Perbincangan publik itu ada yang berada dalam konteks, namun ada pula yang bergeser ke sana ke mari dan bernuansa politik.

“Dalam dua minggu ini pula, sebagai mantan Presiden, saya terus bekerja bersama para mantan pejabat KIB, untuk siapkan penjelasan,” tulis SBY.

“Kami buka kembali semua dokumen, catatan dan ingatan kami, apa yang dilakukan pemerintah dalam penegakan hukum kasus Munir, yang ingin kami konstruksikan bukan hanya tindak lanjut temuan TPF Munir, tetapi apa saja yang telah dilakukan pemerintah sejak November 2004.”

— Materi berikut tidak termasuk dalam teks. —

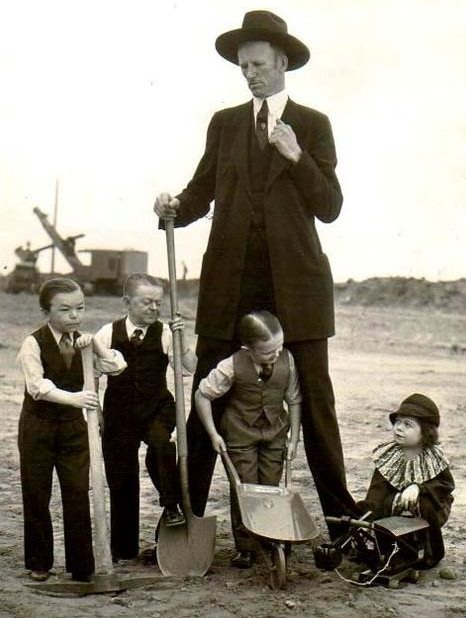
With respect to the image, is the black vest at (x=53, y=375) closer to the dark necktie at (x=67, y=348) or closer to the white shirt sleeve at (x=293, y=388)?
the dark necktie at (x=67, y=348)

Munir meninggal pada 7 September 2004 dalam perjalanan ke Amsterdam. Saat itu status SBY masih calon presiden. Menurut SBY, istri Munir, Suciwati bertemu dengannya tiga minggu setelah pelantikan sebagai Presiden.

“Aktivitas pemerintah dan penegak hukum selanjutnya, segera kami sampaikan kepada publik. Saya ingin publik tahu duduk persoalan yang benar,” tuit-nya.

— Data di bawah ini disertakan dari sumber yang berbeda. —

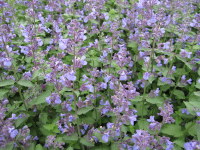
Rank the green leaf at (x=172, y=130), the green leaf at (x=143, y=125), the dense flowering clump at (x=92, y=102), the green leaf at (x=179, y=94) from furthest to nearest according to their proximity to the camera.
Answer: the green leaf at (x=179, y=94), the green leaf at (x=143, y=125), the green leaf at (x=172, y=130), the dense flowering clump at (x=92, y=102)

SBY mengatakan selama ini enggan berkomentar banyak tentang isu hasil laporan kerja TPF Munir. Ia memilih menahan diri dan tak reaktif dalam tanggapi berbagai tudingan, karena menurutnya masalah itu penting dan sensitif.

“Penjelasan yang akan kami sampaikan dalam 2-3 hari mendatang, haruslah berdasarkan fakta, logika dan tentunya juga kebenaran,” tulis SBY.

Jubir Demokrat

Sementara itu pada Sabtu (22/10), Juru Bicara Partai Demokrat, Rachland Nashidik, mengatakan Presiden Joko Widodo sebaiknya menjelaskan pasal pidana apa yang disangkakan hingga ia memerintahkan Jaksa Agung untuk “memeriksa” Presiden RI ke-6 (2004-2014), yang juga Ketua Umum Partai Demokrat, Susilo Bambang Yudhoyono, dalam urusan dokumen TPF Munir.

“Bila Jokowi sungguh-sungguh bermaksud mencari informasi mengenai isi laporan TPF Munir yang dokumennya diklaim istana “hilang”, ia sebenarnya bisa mengontak dan bertanya sendiri kepada Presiden RI ke- 6 dengan berbagi niat baik dan kepedulian terhadap penuntasan kasus Munir,” kata Rachland, dalam rilis pers yang juga dimuat di situs resmi Partai Demokrat.

Menurut bekas Direktur Eksekutif Imparsial (yang juga didirikan almarhum Munir) itu, menugaskan Jaksa Agung akan mengirim pesan keliru yang merugikan nama baik orang lain, mengingat Jaksa Agung adalah otoritas hukum pidana.

Justru SBY, katanya, adalah Presiden yang membentuk TPF Munir dan berperan besar dalam mendukung aparat hukum mengejar, mengungkap dan membawa para tersangka ke pengadilan. Nama-nama yang direkomendasikan TPF untuk diperiksa, sudah sebagian besar diadili dan dipidana.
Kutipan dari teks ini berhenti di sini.